# [PAGE EXTRACT]
'''

Workshop 'Towards Open and Dynamic Archives'

Location: Brussels

The traditional functioning of audiovisual archives is being completely reshaped by today’s technological advancements. The expansion of fast broadband networks and the availability of  software, hardware and recording equipment have broken down the barriers to the production and distribution of audiovisual content. Large quantities of multimedia materials are flowing on the Internet  and into the archives every day, and all over the world ambitious projects are set up to digitalise heritage collections. Moreover, media start to look more collective and inclusive: the ubiquitous "Web 2.0" discourse promises new levels of participatory culture in which all users are producers, sharing, appropriating and remixing content, overcoming the old regime of top-down broadcast media. Blogs, wikis, social networks and "user-generated-content" tools are presented as the new wave of voluntary alliances that users seek online. Even the traditional media are swept away into the hype: the BBC designated 2005 as the "Year of the Digital Citizen", in 2006 Time magazine chose "You" as the as its esteemed Person of the Year.

'''

# [RAW RECORDS]
'''

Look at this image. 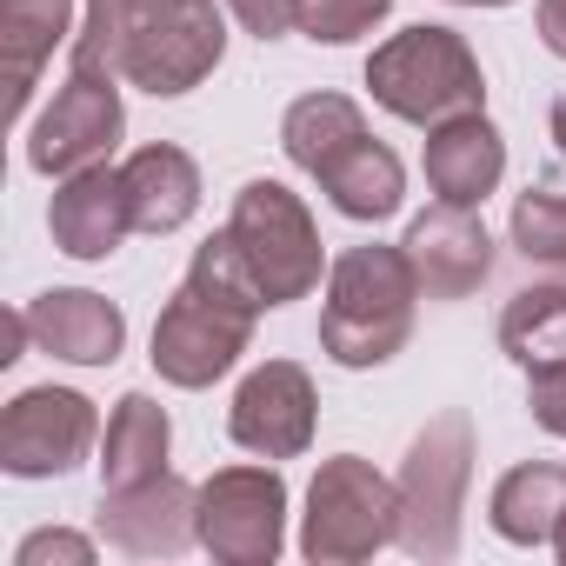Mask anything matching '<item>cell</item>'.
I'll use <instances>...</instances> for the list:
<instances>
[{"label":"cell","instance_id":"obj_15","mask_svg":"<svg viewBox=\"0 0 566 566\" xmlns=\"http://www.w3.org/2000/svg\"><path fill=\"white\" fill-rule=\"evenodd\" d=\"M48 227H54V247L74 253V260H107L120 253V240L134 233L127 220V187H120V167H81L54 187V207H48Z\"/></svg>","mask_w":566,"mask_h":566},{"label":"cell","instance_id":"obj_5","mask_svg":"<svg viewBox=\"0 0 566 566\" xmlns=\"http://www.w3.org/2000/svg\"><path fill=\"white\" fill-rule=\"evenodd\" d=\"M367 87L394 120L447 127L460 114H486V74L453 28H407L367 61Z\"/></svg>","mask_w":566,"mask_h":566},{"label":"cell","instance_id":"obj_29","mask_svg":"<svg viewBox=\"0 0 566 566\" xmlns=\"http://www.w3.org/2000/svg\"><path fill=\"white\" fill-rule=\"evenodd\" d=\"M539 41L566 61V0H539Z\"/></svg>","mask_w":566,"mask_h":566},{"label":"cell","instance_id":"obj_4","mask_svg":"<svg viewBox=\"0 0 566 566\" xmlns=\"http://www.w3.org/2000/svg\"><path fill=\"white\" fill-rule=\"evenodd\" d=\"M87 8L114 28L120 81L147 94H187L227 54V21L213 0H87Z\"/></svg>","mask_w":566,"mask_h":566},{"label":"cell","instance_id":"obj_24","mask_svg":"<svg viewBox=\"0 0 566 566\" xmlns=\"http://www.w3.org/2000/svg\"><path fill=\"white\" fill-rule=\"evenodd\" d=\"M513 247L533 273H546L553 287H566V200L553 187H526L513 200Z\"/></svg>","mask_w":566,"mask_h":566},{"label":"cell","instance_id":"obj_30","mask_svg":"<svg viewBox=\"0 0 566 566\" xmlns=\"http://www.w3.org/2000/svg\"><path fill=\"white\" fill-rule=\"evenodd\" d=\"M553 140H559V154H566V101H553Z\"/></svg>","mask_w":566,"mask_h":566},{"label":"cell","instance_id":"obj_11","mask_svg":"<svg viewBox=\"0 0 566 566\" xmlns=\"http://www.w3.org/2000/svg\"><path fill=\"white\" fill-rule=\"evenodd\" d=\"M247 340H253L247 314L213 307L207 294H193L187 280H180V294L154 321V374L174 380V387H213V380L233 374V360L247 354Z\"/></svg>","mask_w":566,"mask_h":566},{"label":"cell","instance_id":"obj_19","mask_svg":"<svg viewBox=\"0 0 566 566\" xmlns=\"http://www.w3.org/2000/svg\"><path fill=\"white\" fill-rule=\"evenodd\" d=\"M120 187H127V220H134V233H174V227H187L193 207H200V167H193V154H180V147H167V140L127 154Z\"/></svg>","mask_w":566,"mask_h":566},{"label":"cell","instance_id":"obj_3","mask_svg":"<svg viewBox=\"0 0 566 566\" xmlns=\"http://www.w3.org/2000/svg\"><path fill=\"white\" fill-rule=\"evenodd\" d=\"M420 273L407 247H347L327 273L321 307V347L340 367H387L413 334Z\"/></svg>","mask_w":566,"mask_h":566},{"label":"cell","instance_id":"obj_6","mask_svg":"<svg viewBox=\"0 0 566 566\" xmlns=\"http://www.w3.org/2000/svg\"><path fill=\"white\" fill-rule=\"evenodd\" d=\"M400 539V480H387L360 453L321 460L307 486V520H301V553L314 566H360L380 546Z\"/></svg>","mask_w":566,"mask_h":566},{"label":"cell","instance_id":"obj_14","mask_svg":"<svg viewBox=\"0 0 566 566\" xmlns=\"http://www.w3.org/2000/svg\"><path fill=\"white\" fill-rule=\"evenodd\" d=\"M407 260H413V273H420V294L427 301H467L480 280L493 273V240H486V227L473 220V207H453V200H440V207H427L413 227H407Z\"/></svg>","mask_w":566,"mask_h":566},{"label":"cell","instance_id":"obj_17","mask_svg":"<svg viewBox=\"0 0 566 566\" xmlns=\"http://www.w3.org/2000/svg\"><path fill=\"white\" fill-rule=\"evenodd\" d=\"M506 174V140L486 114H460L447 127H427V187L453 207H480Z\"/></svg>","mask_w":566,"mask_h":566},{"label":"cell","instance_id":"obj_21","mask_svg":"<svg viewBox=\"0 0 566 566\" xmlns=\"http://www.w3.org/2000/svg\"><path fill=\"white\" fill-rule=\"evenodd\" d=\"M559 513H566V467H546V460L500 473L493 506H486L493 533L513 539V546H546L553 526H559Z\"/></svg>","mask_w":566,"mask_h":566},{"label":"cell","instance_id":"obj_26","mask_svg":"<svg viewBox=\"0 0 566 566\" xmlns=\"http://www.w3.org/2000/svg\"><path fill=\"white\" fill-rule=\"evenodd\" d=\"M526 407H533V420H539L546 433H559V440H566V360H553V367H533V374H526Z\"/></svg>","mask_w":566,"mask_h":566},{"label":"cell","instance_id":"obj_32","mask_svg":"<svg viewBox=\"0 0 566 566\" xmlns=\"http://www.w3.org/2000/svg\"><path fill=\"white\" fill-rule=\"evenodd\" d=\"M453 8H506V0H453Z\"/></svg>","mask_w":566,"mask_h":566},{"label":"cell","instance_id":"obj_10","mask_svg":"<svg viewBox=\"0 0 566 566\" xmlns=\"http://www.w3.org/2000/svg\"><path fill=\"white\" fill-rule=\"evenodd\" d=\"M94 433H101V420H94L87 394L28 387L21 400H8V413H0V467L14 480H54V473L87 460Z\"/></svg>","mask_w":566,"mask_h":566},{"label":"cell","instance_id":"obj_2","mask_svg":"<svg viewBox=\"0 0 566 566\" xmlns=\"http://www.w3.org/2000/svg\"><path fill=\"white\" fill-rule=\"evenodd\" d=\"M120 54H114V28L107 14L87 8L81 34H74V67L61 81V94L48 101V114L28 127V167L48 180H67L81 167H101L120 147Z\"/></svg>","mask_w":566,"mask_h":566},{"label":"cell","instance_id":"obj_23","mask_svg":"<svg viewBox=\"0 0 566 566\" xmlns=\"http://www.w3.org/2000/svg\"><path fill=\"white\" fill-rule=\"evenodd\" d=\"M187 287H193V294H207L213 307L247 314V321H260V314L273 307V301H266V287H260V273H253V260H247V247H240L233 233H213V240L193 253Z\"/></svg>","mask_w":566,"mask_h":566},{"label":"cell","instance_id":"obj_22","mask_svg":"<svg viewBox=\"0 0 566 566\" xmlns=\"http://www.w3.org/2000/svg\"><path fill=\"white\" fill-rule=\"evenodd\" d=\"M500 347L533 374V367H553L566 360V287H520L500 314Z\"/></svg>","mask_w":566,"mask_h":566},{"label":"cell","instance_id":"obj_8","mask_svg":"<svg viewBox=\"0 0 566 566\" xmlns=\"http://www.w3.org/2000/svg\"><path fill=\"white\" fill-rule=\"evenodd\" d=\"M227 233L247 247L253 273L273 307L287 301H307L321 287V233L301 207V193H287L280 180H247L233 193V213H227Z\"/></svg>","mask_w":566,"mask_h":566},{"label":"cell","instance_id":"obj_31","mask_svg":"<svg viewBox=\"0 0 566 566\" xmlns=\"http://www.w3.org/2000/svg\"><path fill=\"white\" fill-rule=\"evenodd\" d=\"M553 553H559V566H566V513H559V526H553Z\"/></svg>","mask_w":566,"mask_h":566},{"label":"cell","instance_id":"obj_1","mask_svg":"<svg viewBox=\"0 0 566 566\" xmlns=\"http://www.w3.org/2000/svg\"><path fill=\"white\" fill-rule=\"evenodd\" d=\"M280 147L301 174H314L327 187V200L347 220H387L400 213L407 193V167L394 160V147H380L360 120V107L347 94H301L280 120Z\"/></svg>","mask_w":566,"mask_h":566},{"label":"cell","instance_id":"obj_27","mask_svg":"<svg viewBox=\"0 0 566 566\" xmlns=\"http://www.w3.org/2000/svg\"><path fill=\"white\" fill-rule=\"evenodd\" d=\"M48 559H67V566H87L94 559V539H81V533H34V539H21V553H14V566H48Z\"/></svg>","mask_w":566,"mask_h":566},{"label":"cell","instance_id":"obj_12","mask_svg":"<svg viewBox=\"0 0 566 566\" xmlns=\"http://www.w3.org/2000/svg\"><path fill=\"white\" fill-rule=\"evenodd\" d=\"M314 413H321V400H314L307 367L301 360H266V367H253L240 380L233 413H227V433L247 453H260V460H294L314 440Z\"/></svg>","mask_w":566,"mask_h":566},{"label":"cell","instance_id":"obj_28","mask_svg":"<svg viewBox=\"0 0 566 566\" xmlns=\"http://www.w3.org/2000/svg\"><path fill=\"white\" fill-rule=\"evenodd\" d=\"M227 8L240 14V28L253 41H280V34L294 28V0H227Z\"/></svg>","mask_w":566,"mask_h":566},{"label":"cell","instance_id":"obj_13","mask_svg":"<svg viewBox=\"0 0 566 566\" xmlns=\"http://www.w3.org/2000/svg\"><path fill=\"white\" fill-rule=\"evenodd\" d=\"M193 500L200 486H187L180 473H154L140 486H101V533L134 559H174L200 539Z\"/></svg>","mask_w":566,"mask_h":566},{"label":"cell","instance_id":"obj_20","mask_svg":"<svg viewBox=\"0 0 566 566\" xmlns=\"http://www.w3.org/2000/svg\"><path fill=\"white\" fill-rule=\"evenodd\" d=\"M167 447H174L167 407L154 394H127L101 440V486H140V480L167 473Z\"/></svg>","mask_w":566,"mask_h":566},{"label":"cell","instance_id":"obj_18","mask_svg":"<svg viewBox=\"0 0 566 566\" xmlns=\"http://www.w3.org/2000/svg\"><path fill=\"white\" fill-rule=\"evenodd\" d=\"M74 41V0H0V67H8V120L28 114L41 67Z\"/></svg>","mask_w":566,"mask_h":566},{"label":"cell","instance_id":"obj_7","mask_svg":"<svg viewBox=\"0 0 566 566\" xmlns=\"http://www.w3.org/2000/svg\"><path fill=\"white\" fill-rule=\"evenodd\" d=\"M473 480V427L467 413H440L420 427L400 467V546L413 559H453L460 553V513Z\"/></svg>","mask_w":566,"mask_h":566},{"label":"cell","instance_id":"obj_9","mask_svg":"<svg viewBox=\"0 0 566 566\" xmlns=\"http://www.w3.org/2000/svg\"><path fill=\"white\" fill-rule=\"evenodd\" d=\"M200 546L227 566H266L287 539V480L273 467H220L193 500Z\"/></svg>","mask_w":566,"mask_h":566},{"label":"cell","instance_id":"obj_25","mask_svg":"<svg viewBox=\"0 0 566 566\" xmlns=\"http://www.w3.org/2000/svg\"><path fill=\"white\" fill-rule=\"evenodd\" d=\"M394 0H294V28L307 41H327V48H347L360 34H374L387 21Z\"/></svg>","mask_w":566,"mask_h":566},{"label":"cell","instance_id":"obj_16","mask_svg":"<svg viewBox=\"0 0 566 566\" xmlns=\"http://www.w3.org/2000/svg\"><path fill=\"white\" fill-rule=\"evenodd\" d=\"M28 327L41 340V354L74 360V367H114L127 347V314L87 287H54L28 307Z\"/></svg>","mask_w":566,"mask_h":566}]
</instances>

'''
'''

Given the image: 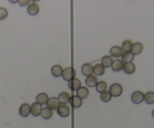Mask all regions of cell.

'''
'''

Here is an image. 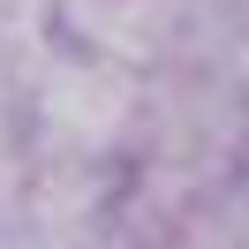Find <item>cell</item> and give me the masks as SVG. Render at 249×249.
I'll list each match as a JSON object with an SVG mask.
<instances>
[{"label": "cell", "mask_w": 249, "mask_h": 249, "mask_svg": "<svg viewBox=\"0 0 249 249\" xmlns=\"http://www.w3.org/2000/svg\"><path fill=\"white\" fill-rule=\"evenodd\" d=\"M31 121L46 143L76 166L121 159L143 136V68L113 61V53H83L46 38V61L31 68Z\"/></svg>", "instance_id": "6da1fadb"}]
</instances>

'''

# [WHAT THIS EXERCISE ASKS]
1. Pick out every line of the records that contains the string "list", treating uppercase and lowercase letters as different.
2. Resume the workshop description on audiovisual archives, continuing on from its final sentence.

# [EXERCISE ANSWERS]
1.
I'll use <instances>...</instances> for the list:
I'll list each match as a JSON object with an SVG mask.

2.
These new socio-technological dynamics are generating many challenges, as well as opportunities for the use and exploitation of audiovisual archives, to the potential advantage of various user groups, in the cultural, educational and the broadcasting sectors, and for the general public. How do audiovisual heritage institutions and broadcasters deal with these new social and economical paradigms? How can sustainable online archives be generated, taking into account the relentless instability of digital technology and the Internet, and the stranglehold of the corporate regimes of monopoly that call themselves copyright and intellectual property? How to create meaning and value within the abundance of "free" content and build vital contexts for exploration, participation and education? What are the potentials and limitations of user-generated tagging and folksonomy systems to improve description and searchability?  How to respond to changing forms of labour, knowledge and value, triggered in part by sociable web media? Which strategies can be used to address the challenge of legitimating content produced within an interactive and participatory media ecology? How can we embrace the potential of network culture and create truly open and dynamic archives where reception, interpretation and creation encounter one another?

These and other questions will be discussed during a workshop, organised in the context of the BOM-Vl project. Five international guests, who are each involved in ambitious audiovisual archiving projects, will enlighten their perspectives on the issues at hand:

Paul Gerhardt (Creative Archive Licence Group, GB)
Tobias Golodnoff (Dansk Kulturarv, Denmark)
Marius Arnesen (NRK Media, Norway)
Geert Wissink & Johan Oomen (Images for the Future, Netherlands)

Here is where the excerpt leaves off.